Journal of Pharmacognosy and Phytochemistry 4 (2), 1-4 (2015). HPTLC of petroleum ether and ethanol extracts of aerial parts of Blumea lacera D.C. (Asteraceae), collected in the Gorakhpur district, with chloroform - benzene - formic acid 15:5:3. Evaluation in daylight revealed 11 zones, at least 9 of them at hRf between 3 and 47. The ethanol extract was purified by washing with water, chloroform and ethyl acetate successively, and then by fractionation on a silica gel (60-120 mesh) column; the benzene subfraction yielded, after exposure to iodine vapor, one yellow zone (hRf 41), identified (by IR, NMR and MS) as 3,5-dihydroxy-3’-methyl-6,7,4’-trimethoxyflavanone.

J. Ethnopharmacol. 181, 236-251 (2016). Analysis of the botanical description, geographical location, traditional and medicinal uses, phytochemistry and pharmacological investigation, toxicological aspects, patent information and clinical studies of Symplocos racemosa. The review described methods for the determination of loturine in the bark extracts of Symplocos racemosa on silica gel with chloroform – acetonitrile – triethylamine 7:5:2, quantitative determination by absorbance measurement at 280 nm.

CBS 114, 10-12 (2014).
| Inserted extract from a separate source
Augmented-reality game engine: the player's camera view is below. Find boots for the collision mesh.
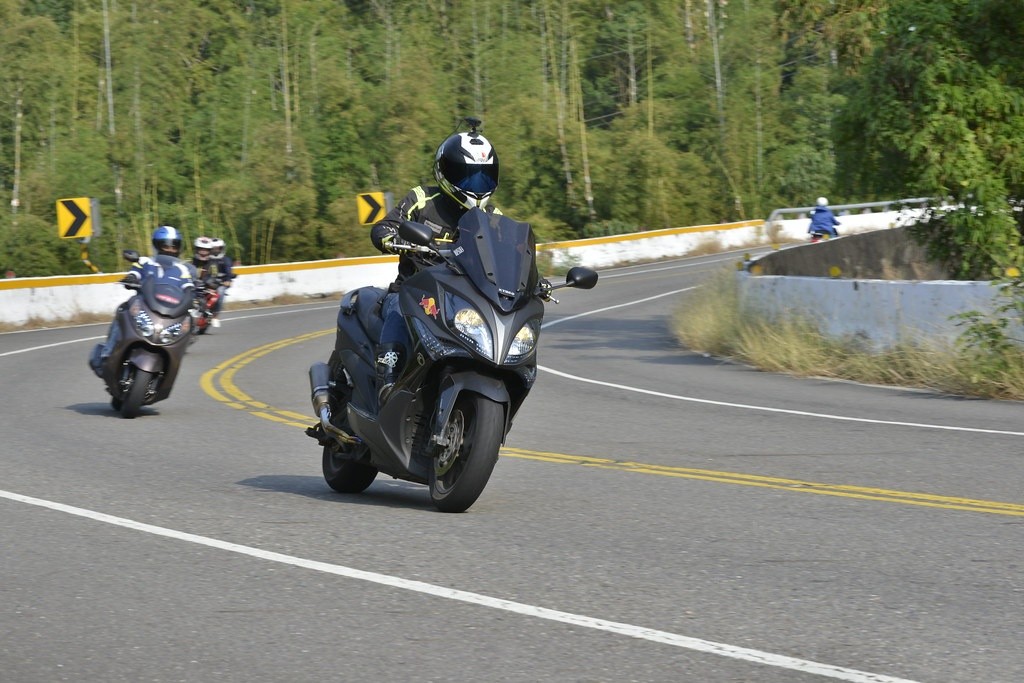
[375,341,407,410]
HPTLC of plant extracts on silica gel with either (1) dichloromethane – methanol – water 70:30:4 for polar extracts, (2) ethyl acetate – methanol – water – formic acid 50:10:7:1 for methanol extracts containing very polar compounds, or (3) toluene – ethyl acetate – formic acid 40:10:1 for lipophilic extracts. Detection by bioautography: Spraying with 2.5 mL substrate solution (0.047 g of L-DOPA mixed with 20 mL of phosphate buffer containing 1 % Triton X-100) and 3 mL of enzyme solution (mushroom tyrosinase in phosphate buffer, activity 400 U/mL), followed by incubation for 10 min at room temperature. Detection under UV 254 nm and 366 nm and white light. Positive results appeared as white inhibition zones on the dark plate background.
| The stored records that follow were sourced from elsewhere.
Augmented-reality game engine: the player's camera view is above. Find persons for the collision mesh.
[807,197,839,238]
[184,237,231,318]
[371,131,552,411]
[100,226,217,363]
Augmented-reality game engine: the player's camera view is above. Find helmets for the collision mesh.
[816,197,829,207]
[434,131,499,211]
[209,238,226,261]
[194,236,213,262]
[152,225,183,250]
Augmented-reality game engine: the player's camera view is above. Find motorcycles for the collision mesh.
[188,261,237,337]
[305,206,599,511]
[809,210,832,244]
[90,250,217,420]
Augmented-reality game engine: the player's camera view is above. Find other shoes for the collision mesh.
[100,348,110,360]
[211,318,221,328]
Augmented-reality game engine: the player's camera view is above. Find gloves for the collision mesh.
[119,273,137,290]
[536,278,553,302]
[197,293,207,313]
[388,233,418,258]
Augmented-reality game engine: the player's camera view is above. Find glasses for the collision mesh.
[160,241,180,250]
Phytochem. Anal. 27, 239-248 (2016). HPTLC of Echium vulgare from different sites (characterized by varied heavy metal contamination in the substrates) on silica gel with ethyl acetate – 98-100 % formic acid – glacial acetic acid – water 100:11:11:26. Qualitative identification under UV light at 366 nm. Pre-processing of TLC plate images was performed using open architecture software.
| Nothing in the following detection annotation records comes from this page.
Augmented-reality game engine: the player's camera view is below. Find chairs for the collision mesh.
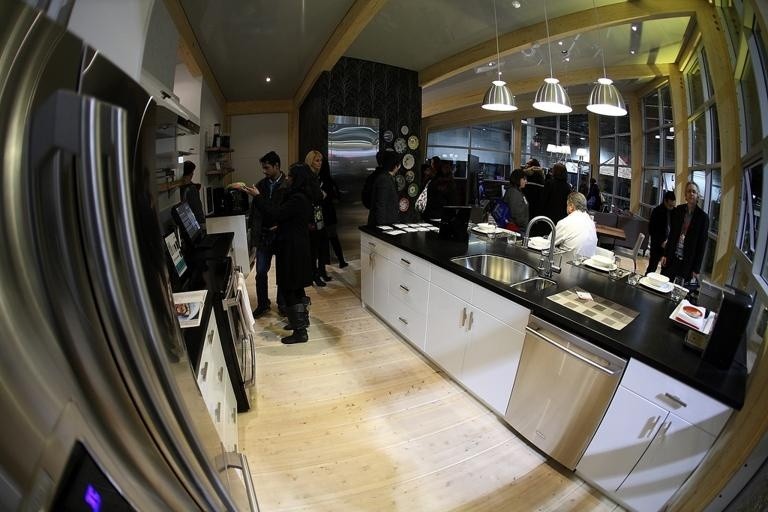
[613,232,644,272]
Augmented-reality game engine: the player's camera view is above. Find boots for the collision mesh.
[282,305,308,344]
[284,296,311,329]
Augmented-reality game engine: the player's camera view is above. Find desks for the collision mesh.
[594,224,625,250]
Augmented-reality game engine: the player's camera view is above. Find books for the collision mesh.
[171,289,209,329]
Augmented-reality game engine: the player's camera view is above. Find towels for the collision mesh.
[233,273,255,340]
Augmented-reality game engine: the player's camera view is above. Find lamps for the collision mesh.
[481,0,517,113]
[532,0,574,114]
[585,0,628,118]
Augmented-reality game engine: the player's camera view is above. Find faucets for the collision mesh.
[522,215,558,262]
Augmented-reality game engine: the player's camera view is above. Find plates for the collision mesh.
[176,302,198,320]
[468,220,623,281]
[638,276,674,293]
[383,125,421,213]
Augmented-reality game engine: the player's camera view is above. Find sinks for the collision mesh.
[452,253,539,286]
[511,277,558,298]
Planta Medica 82(18), 1546-1552 (2016). The fractionation of the butanol-soluble part of the methanol extract of Lysimachia ciliata was monitored through TLC on silica gel with chloroform – methanol – water 23:12:2, detection by spraying with sulfuric acid. The saponin-containing fractions were mixed and submitted to preparative TLC on silica gel (same mobile phase). Saponins, eluted with methanol from the water-sprayed layer, were analyzed by UPLC-ESI-MS/MS; two were identified as desglucoanagalloside B and anagallosaponin IV (29.1 % and 8.2 % of the saponin fraction, respectively).